• _CONSEGNA A_
Riporta tutte le righe dei record in cui compare la stringa "left".

• _TESTO_
───
“Un capriccio”, lo definisce il regista, ma The Human Voice di Pedro Almodóvar, inserito in questa Mostra pare più un omaggio all’attrice Tilda Swinton, Leone d’oro alla Carriera. Tratto dall’omonima opera teatrale di Jean Cocteau molto amata dal regista spagnolo, il breve film racconta la storia di una donna abbandonata dall’uomo che ama e della loro ultima telefonata. Quasi tutto si svolge nell’attico della donna collocato in un set che il regista non si premura di dissimulare e anzi ostenta, mostrandone gli squallidi esterni con ampi movimenti di macchina.
Si percepisce quasi uno stridore tra l’esuberanza visiva di Almodóvar – i colori sgargianti, gli abiti esagerati, i quadri alle pareti – e la fisicità androgina, eterea, spigolosa dell’attrice. Ma anche grazie a questo stridore una storia minima, intima e personale, diviene una parabola sull’umanità in cui al riscatto senza appello della donna corrisponde l’evanescenza dell’uomo. È, questo, già un tema ricorrente della Mostra, che pare affermare le colpe degli uomini e la resistenza tenace delle donne, i silenzi degli uni e le proteste delle altre.
───
• _RECORD ARCHIVIATI_
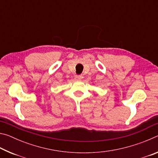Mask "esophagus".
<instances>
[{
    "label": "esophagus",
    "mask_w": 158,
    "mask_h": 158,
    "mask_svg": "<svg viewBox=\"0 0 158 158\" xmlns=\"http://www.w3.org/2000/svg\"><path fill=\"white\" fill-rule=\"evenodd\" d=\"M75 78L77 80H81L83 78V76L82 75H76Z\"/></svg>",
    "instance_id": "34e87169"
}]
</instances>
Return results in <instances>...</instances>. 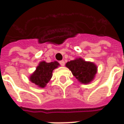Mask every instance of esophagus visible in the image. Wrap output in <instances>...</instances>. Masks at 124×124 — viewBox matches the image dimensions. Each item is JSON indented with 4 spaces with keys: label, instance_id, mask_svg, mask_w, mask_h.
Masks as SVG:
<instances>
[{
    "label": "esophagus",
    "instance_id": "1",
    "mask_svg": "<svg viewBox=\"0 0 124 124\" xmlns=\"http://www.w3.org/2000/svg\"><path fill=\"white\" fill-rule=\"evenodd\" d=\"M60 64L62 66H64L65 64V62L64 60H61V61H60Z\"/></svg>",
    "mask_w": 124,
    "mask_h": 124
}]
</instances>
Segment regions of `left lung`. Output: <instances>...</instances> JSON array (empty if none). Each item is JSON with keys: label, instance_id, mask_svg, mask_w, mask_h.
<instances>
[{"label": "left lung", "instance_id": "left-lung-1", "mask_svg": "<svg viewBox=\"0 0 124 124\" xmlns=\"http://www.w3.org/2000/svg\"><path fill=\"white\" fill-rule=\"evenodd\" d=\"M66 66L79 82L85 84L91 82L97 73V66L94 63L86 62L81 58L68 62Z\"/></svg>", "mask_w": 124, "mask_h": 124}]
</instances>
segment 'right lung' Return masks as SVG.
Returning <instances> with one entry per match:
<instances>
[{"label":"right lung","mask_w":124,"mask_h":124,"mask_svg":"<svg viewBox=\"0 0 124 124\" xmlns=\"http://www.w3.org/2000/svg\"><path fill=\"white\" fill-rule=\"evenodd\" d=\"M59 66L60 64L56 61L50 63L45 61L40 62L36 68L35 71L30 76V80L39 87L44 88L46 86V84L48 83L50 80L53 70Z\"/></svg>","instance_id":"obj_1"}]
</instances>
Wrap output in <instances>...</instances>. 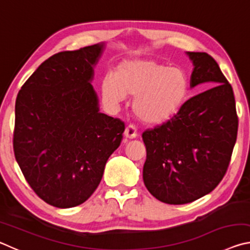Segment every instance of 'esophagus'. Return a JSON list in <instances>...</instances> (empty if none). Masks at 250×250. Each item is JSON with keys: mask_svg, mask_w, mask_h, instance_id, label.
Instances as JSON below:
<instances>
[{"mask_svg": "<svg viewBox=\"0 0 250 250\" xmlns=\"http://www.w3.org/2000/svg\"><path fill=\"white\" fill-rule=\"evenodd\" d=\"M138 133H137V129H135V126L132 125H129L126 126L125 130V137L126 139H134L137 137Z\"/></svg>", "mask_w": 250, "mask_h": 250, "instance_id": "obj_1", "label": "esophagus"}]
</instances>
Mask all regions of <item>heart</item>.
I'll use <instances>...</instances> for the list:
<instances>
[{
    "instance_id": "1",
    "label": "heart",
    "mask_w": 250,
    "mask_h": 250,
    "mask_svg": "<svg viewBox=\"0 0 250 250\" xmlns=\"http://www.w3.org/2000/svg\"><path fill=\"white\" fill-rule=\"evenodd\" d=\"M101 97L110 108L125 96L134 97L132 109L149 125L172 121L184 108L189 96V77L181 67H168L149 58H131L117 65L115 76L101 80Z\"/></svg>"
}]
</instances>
───
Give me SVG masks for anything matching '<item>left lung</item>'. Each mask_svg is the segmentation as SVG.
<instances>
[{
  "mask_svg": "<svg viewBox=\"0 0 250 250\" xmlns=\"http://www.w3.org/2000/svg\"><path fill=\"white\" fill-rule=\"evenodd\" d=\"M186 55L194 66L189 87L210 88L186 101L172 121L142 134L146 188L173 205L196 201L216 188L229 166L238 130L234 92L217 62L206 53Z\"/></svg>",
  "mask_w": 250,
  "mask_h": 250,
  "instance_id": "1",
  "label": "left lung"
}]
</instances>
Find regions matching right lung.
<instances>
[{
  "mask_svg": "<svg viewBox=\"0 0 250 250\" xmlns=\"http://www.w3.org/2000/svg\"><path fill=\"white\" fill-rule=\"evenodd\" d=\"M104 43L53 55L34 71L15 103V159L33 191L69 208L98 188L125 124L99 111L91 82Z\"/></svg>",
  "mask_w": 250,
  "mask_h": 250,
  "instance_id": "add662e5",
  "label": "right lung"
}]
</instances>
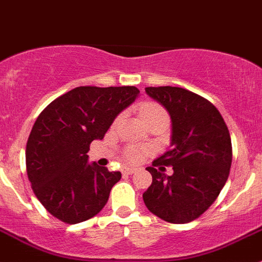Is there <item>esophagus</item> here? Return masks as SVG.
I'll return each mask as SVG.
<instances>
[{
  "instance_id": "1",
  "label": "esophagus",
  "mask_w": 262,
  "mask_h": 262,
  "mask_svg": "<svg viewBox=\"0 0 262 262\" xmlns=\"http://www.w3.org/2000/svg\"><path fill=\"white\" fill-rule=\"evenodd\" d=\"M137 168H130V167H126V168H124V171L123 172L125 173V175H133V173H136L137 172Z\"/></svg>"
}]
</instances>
───
• _CONSEGNA B_
Secondo la recensione, da quale opera è tratto il film The Human Voice?

• _SOLUZIONE SVOLTA A_
Segment regions of `left lung`. Output: <instances>...</instances> JSON array (empty if none). Each item is JSON with keys: label, instance_id, mask_svg, mask_w, mask_h.
[{"label": "left lung", "instance_id": "left-lung-1", "mask_svg": "<svg viewBox=\"0 0 124 124\" xmlns=\"http://www.w3.org/2000/svg\"><path fill=\"white\" fill-rule=\"evenodd\" d=\"M66 66L79 82L85 84L91 82L97 73V66L94 63L86 62L81 58L68 62Z\"/></svg>", "mask_w": 124, "mask_h": 124}]
Give me SVG masks for anything matching '<item>left lung</item>'. Each mask_svg is the segmentation as SVG.
  "label": "left lung"

• _SOLUZIONE SVOLTA B_
Dall'omonima opera teatrale di Jean Cocteau.